**What the task requires**
All records are to be restated word for word, with pictures excluded.
::::
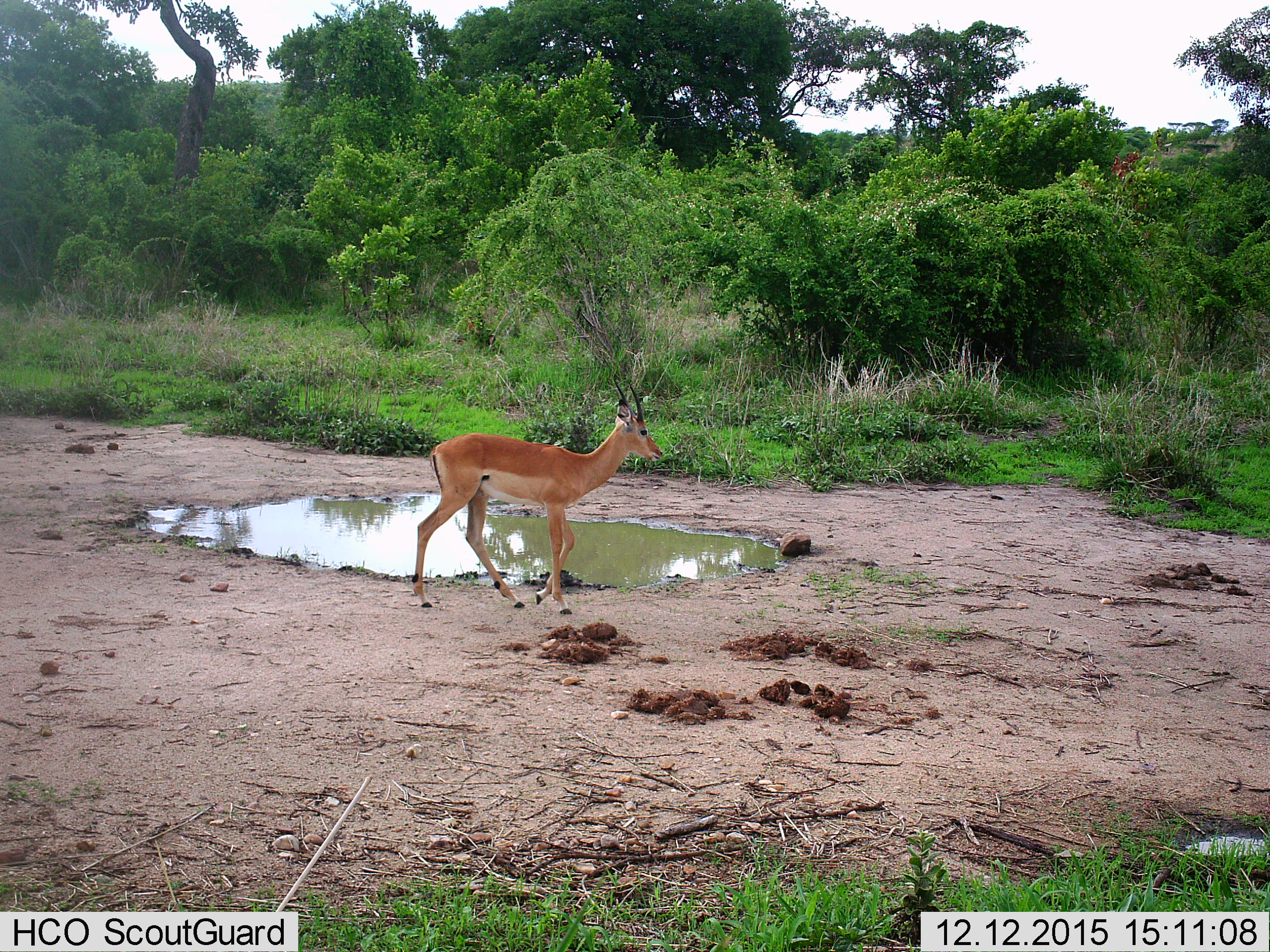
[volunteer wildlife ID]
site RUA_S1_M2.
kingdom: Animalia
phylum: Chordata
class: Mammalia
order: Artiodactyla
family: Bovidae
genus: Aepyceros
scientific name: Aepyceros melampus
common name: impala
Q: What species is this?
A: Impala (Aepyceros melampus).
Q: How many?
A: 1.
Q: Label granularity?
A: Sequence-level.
::::
**Your response**
[volunteer wildlife ID]
site RUA_S1_M2.
kingdom: Animalia
phylum: Chordata
class: Mammalia
order: Artiodactyla
family: Bovidae
genus: Aepyceros
scientific name: Aepyceros melampus
common name: impala
Q: What species is this?
A: Impala (Aepyceros melampus).
Q: How many?
A: 1.
Q: Label granularity?
A: Sequence-level.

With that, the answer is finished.